We’ve always been careful not to make snap judgments about foods that go together, but in the culinary world, there are some that work together like good marriages—strawberries and cream, bacon and eggs, chicken and rice, and bread and butter. To the list of culinary duos, we add dates and nuts, as in date-nut bread, date-nut cookies, and date-nut tart.
The tart we have in mind, with chopped dates and walnuts, is a takeoff on pecan pie, the cloyingly sweet custard pie that’s regarded as a Southern classic and has become a happy addition to our Thanksgiving table. Like any tart, the sides are straight and the filing is shallow and it fits nicely with our deep, slope-sided pumpkin pie.
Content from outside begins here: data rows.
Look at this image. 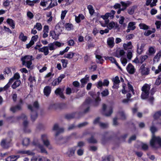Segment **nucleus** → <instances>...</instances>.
<instances>
[{
	"instance_id": "nucleus-1",
	"label": "nucleus",
	"mask_w": 161,
	"mask_h": 161,
	"mask_svg": "<svg viewBox=\"0 0 161 161\" xmlns=\"http://www.w3.org/2000/svg\"><path fill=\"white\" fill-rule=\"evenodd\" d=\"M150 130L152 133V136L150 141V144L154 148H157L161 147V138L159 136H156L154 133L157 130V129L153 126H151Z\"/></svg>"
},
{
	"instance_id": "nucleus-2",
	"label": "nucleus",
	"mask_w": 161,
	"mask_h": 161,
	"mask_svg": "<svg viewBox=\"0 0 161 161\" xmlns=\"http://www.w3.org/2000/svg\"><path fill=\"white\" fill-rule=\"evenodd\" d=\"M150 88V86L149 85L145 84L142 88L141 97L142 99L147 98L150 102H152L153 100V97L152 95L150 97L149 96Z\"/></svg>"
},
{
	"instance_id": "nucleus-3",
	"label": "nucleus",
	"mask_w": 161,
	"mask_h": 161,
	"mask_svg": "<svg viewBox=\"0 0 161 161\" xmlns=\"http://www.w3.org/2000/svg\"><path fill=\"white\" fill-rule=\"evenodd\" d=\"M61 23H58L55 26V30L54 31L50 32V36L53 39L55 40H57L59 36L62 31L61 26Z\"/></svg>"
},
{
	"instance_id": "nucleus-4",
	"label": "nucleus",
	"mask_w": 161,
	"mask_h": 161,
	"mask_svg": "<svg viewBox=\"0 0 161 161\" xmlns=\"http://www.w3.org/2000/svg\"><path fill=\"white\" fill-rule=\"evenodd\" d=\"M39 105L37 101L35 102L32 106L31 105L28 106V108L32 111L31 119L32 121H34L37 118V114L36 112L38 108Z\"/></svg>"
},
{
	"instance_id": "nucleus-5",
	"label": "nucleus",
	"mask_w": 161,
	"mask_h": 161,
	"mask_svg": "<svg viewBox=\"0 0 161 161\" xmlns=\"http://www.w3.org/2000/svg\"><path fill=\"white\" fill-rule=\"evenodd\" d=\"M34 59L32 56L27 55L22 57L21 60L23 65H25L28 68H30L32 64V60H33Z\"/></svg>"
},
{
	"instance_id": "nucleus-6",
	"label": "nucleus",
	"mask_w": 161,
	"mask_h": 161,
But alongside the dense pumpkin custard, the date-nut filling has a polished, shiny look, which makes it a “transparent” custard pie.
To set us straight on custard pies, we went to As Easy As Pie by Susan G. Purdy (Collier Books, 1984), who we’ve always considered a baking expert. In her section on chess pies, Purdy writes that pecan pies, a variation of chess pies, originated in the 18th century when bakers had the luxury of ample supplies of eggs, butter and molasses. When sugar replaced molasses, pies were made with lots of sugar, which not only made them keep longer, but gave them their shiny look. Purdy is less clear about the word “chess,” but the story we like best is the plantation cook who was asked what was baking that smelled so good. “Jes’ pie,” she said.
—By Jean Kressy, a food writer in Ashburnham, Mass.